Al centro di tutto, dell’intera vicenda, la famosa associazione “Consumer Reports”. Nello specifico, il soggetto in questione ha analizzato numerosi prodotti alimentari, nello specifico cioccolata. Il risultato che emerge dall’analisi in questione è davvero raccapricciante. La sensazione è che intorno a noi vivano determinate dinamiche che nemmeno riusciamo a immaginare.

All’interno delle barrette di cioccolato analizzate, gli esperti che si sono occupati delle relative analisi hanno trovato qualcosa di sconcertante. Tracce di Piombo e Cadmio nettamente superiori a quelle consentite, in qualche modo dalla legge. Chiaramente sulle relative etichette, nessuno di questi elementi veniva considerato nella dose specifica, quella realisticamente accertata.

Parliamo di metalli che possono causare gravi danni alla salute dei consumatori. Per fare un esempio potremmo prendere in esame il caso Mercurio per quel che riguarda i pesci, con tutte le conclusioni che possono essere tratte. Una situazione sconcertante, per l’appunto che lascia letteralmente esterrefatti milioni e milioni di cittadini in ogni parte del pianeta.

Cioccolato, lo scandalo travolge ogni cosa: il messaggio apparso sul sito web dell’Iss

A sancire la pericolosità del tutto ci pensa il sito web dell’Iss che chiaramente classifica in un certo modo lo stesso Cadmio, precisando: “potenziale causa di cancro al polmone per gli esseri umani: i gruppi di popolazione più a rischio sono gli anziani, i diabetici, i fumatori e le donne incinte”Per quel che riguarda invece il Piombo, è bene precisare che si parla di una potente neurotossina capace di danneggiare seriamente il sistema nervoso.

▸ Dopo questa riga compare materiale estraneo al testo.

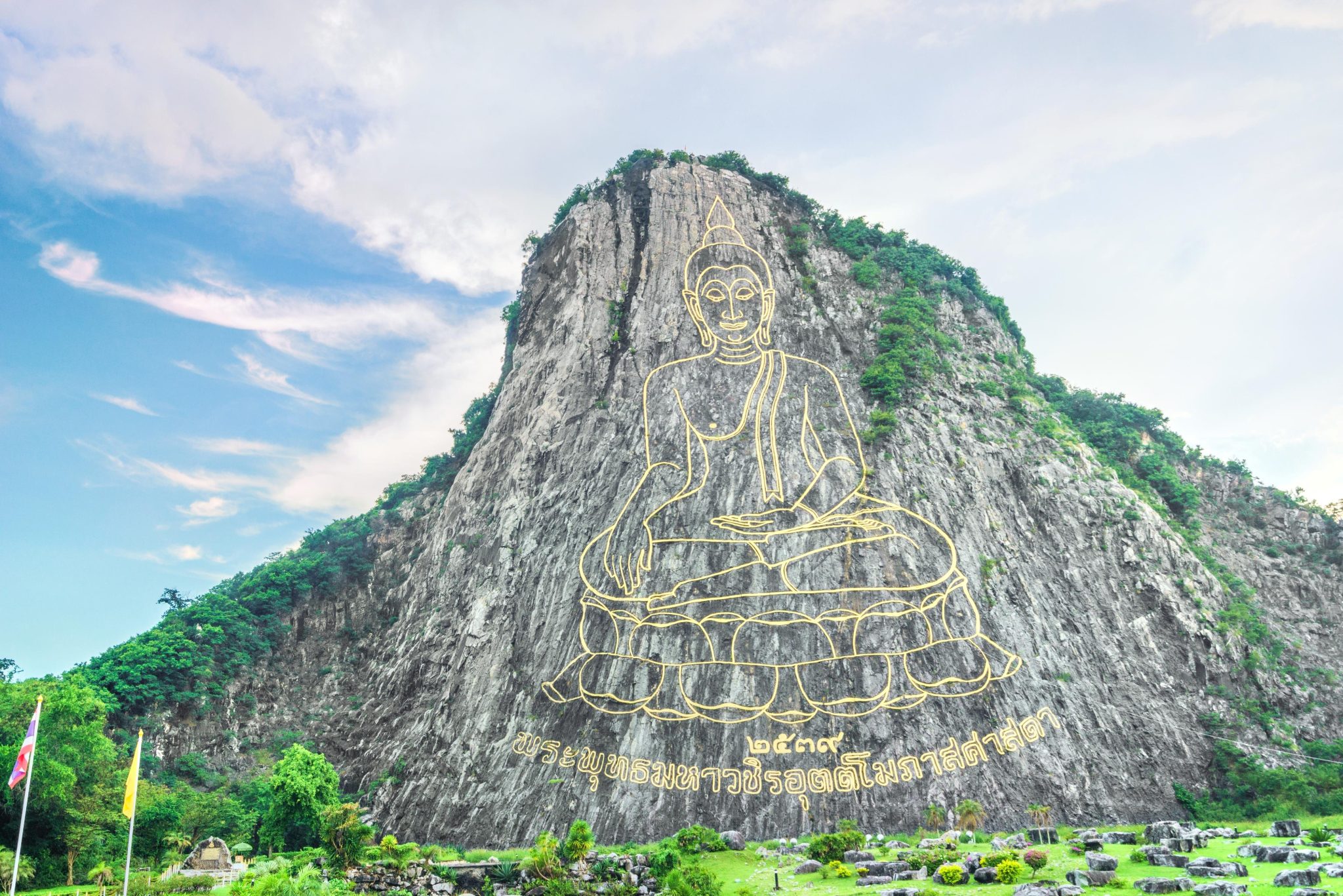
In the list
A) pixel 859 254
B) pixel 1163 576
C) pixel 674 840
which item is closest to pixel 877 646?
pixel 674 840

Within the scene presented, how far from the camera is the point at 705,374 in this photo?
33.2m

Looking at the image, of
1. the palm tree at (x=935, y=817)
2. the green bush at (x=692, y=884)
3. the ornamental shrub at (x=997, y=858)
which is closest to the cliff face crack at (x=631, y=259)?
the palm tree at (x=935, y=817)

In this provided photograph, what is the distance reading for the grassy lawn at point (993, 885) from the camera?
1444cm

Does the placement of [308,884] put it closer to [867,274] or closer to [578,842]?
[578,842]

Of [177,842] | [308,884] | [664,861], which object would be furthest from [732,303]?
[177,842]

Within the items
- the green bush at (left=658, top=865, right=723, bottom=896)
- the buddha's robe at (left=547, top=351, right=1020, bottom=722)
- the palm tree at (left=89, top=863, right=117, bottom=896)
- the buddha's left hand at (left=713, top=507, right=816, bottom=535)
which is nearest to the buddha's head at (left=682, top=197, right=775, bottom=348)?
the buddha's robe at (left=547, top=351, right=1020, bottom=722)

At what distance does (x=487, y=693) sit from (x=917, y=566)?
15404 millimetres

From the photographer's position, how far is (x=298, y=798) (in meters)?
22.8

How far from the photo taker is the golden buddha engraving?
2534 centimetres

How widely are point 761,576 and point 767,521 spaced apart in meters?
2.22

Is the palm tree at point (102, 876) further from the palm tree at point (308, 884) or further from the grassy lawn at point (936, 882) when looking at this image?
the palm tree at point (308, 884)

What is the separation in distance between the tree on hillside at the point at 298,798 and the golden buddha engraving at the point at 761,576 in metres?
Result: 7.15

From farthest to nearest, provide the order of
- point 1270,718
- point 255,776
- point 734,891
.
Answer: point 255,776 < point 1270,718 < point 734,891

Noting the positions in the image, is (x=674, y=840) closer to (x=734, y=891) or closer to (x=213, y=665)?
(x=734, y=891)
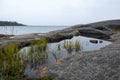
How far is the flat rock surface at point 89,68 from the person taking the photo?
431 inches

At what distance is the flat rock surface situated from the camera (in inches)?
431

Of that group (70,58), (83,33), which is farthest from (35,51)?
(83,33)

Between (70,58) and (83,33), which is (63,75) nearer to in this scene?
(70,58)

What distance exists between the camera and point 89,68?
38.9 ft

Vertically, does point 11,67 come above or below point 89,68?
above

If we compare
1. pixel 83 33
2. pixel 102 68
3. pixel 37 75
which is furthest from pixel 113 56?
pixel 83 33

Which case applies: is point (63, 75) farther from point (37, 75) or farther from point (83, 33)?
point (83, 33)

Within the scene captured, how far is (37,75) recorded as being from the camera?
39.5 ft

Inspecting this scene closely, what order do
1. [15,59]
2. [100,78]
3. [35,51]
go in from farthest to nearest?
[35,51] → [15,59] → [100,78]

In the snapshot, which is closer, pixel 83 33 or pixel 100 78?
pixel 100 78

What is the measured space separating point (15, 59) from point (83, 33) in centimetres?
2572

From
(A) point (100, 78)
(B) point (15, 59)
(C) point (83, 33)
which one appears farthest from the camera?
(C) point (83, 33)

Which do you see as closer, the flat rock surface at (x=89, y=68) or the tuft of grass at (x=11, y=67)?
the flat rock surface at (x=89, y=68)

Le analisi effettuate dall’associazione in questione ha preso in esame ben 28 marchi di famose aziende produttrici di cioccolato, tra queste Lindt. Nello specifico si parla anche di marchi molto famosi negli Stati Uniti ma meno noti in Europa. Nello specifico si sono prese in esame tavolette di cioccolato fondente. Rispetto al totale delle barrette analizzate è emerso che molte superavano la soglia di Piombo e Cadmio consentite dalla legge, indicata in 0,5 mcg e 4,1 mcg.

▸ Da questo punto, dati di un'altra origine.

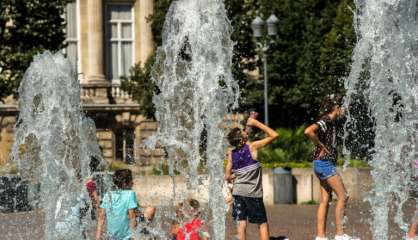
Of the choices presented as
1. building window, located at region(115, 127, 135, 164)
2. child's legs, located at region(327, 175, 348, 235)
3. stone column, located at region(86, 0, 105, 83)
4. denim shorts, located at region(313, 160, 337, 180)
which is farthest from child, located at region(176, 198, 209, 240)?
stone column, located at region(86, 0, 105, 83)

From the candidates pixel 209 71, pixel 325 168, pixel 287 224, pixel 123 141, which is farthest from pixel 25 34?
pixel 123 141

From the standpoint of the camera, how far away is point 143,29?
48.8 m

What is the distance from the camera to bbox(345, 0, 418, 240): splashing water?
48.9 ft

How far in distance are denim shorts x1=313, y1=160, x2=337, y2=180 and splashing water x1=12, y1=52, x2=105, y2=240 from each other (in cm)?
286

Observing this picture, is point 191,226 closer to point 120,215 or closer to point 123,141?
point 120,215

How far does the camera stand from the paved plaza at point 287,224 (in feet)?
55.6

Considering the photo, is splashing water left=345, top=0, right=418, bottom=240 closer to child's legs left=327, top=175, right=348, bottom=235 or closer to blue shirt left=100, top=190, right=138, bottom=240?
child's legs left=327, top=175, right=348, bottom=235

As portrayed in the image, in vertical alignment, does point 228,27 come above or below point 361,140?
above

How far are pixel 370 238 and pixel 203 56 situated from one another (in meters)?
3.57

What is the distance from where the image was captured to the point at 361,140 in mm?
26656

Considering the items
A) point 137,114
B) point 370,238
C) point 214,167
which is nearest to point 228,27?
point 214,167

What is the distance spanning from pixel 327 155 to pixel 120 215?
3.08 m

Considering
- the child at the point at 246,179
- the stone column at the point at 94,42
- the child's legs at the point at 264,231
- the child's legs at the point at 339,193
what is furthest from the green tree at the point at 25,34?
the child's legs at the point at 264,231

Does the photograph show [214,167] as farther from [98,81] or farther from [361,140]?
[98,81]
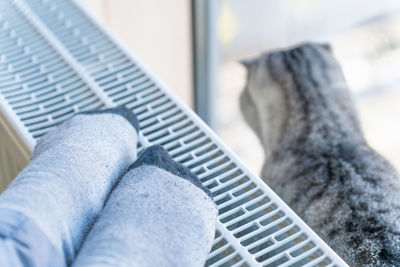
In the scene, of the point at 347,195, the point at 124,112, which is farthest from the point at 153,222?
the point at 347,195

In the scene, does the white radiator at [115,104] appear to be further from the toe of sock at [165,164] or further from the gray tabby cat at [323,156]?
the gray tabby cat at [323,156]

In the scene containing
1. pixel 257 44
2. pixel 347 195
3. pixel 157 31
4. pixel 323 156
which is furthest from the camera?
pixel 257 44

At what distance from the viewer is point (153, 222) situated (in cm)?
47

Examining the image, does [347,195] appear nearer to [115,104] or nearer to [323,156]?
[323,156]

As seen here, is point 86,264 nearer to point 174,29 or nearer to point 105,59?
point 105,59

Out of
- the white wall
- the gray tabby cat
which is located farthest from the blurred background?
the gray tabby cat

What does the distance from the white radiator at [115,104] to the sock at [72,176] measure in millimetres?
95

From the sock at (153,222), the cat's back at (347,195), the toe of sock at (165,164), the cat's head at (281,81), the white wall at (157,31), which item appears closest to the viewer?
the sock at (153,222)

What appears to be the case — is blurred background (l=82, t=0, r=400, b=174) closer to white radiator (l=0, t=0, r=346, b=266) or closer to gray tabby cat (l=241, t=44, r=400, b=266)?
gray tabby cat (l=241, t=44, r=400, b=266)

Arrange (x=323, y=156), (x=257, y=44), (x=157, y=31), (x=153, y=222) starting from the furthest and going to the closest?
(x=257, y=44) → (x=157, y=31) → (x=323, y=156) → (x=153, y=222)

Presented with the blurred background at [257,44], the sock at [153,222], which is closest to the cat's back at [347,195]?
the sock at [153,222]

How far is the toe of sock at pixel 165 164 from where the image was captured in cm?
55

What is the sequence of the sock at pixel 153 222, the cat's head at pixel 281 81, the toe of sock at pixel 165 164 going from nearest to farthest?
1. the sock at pixel 153 222
2. the toe of sock at pixel 165 164
3. the cat's head at pixel 281 81

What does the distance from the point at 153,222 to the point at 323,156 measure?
0.52m
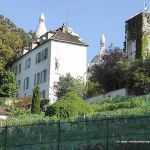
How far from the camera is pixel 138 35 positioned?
52.6 metres

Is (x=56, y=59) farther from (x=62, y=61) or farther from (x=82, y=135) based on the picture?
(x=82, y=135)

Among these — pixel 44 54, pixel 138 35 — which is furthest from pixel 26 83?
pixel 138 35

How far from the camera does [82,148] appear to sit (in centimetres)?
2198

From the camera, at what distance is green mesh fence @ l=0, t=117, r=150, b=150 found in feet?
68.4

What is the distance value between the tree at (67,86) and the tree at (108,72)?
8297 millimetres

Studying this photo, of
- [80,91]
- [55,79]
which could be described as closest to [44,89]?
[55,79]

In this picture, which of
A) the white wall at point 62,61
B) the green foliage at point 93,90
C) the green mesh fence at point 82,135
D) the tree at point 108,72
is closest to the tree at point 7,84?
the white wall at point 62,61

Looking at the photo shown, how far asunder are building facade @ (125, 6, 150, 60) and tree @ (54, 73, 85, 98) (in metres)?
6.79

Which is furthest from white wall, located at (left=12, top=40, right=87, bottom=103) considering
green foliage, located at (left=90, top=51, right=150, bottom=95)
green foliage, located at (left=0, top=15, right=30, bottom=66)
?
green foliage, located at (left=90, top=51, right=150, bottom=95)

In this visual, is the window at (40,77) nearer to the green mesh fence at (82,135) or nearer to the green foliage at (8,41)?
the green foliage at (8,41)

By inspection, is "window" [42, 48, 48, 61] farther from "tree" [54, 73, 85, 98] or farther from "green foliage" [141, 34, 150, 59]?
"green foliage" [141, 34, 150, 59]

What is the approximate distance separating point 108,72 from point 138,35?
7.30m

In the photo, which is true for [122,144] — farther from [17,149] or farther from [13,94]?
[13,94]

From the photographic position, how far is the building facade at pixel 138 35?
166 ft
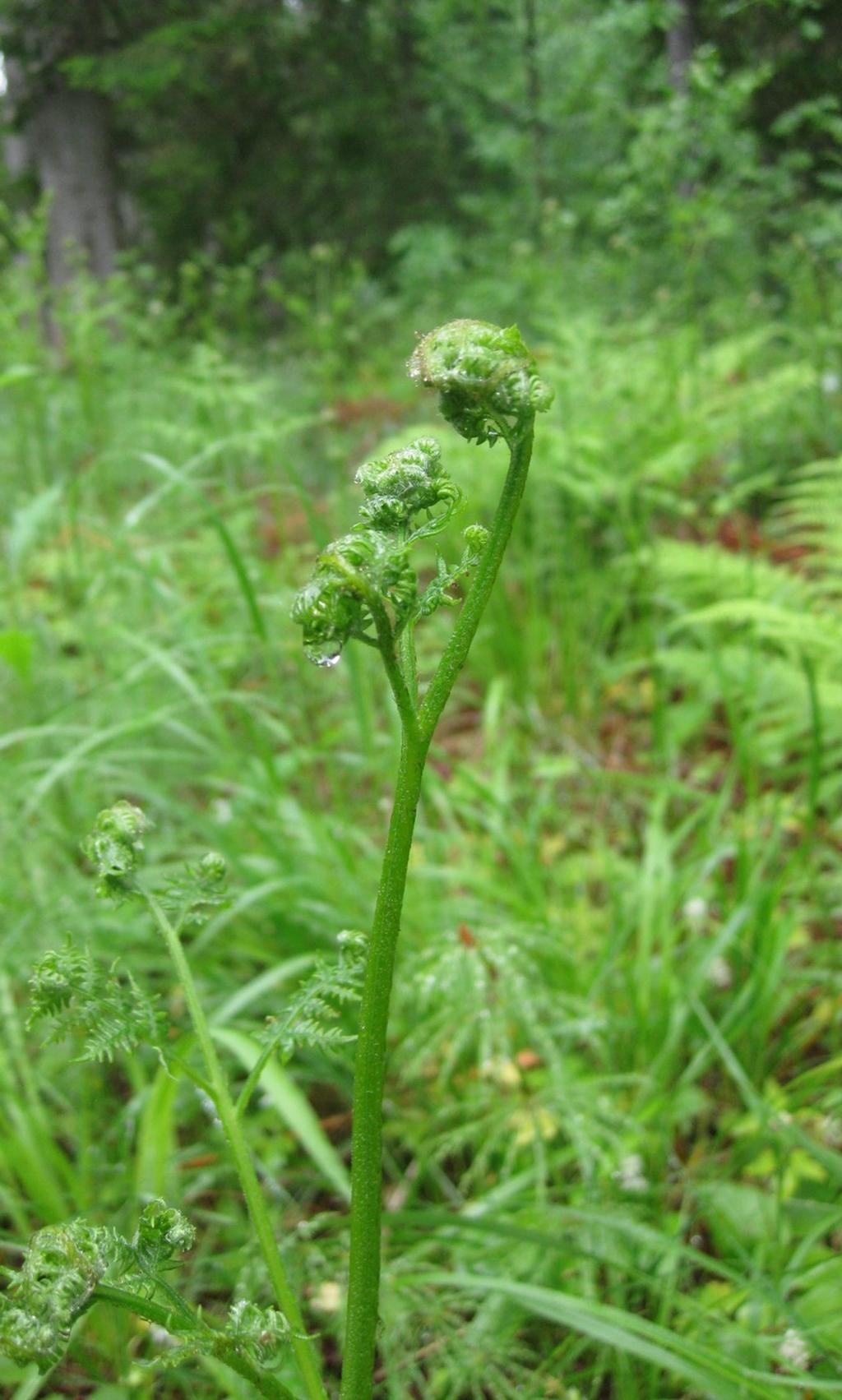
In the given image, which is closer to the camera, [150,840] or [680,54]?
[150,840]

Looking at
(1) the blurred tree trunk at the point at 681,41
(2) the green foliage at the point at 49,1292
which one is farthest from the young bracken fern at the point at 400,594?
(1) the blurred tree trunk at the point at 681,41

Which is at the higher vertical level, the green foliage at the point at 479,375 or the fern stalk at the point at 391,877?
the green foliage at the point at 479,375

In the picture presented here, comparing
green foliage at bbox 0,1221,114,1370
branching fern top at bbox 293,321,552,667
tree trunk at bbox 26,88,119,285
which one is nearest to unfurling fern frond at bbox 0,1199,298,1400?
green foliage at bbox 0,1221,114,1370

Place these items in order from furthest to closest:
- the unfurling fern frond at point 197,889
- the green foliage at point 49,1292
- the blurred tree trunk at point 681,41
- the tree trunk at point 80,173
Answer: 1. the tree trunk at point 80,173
2. the blurred tree trunk at point 681,41
3. the unfurling fern frond at point 197,889
4. the green foliage at point 49,1292

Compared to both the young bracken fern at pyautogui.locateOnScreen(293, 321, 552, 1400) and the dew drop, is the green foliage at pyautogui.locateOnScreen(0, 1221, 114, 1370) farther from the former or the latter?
the dew drop

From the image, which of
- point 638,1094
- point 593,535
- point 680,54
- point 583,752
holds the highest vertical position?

I marchi coinvolti e classificati come potenzialmente pericolosi per l’organismo umano, cosi come riportato attraverso numerosi canali sono i seguenti: Trader Joe’s, (livelli alti sia di piombo che di cadmio), Hershey (molto piombo e poco cadmio), Tony’s, Dove, Lindt, Alter Eco e Theo tutti con alti livelli di una o entrambe le sostanze nocive. La situazione, insomma, non appare affatto positiva, anzi. I cittadini, i consumatori attendono ulteriori conferme e chiaramente in modo deciso chiedono allo stesso modo che si prendano seri provvedimenti in merito alla sconcertante situazione.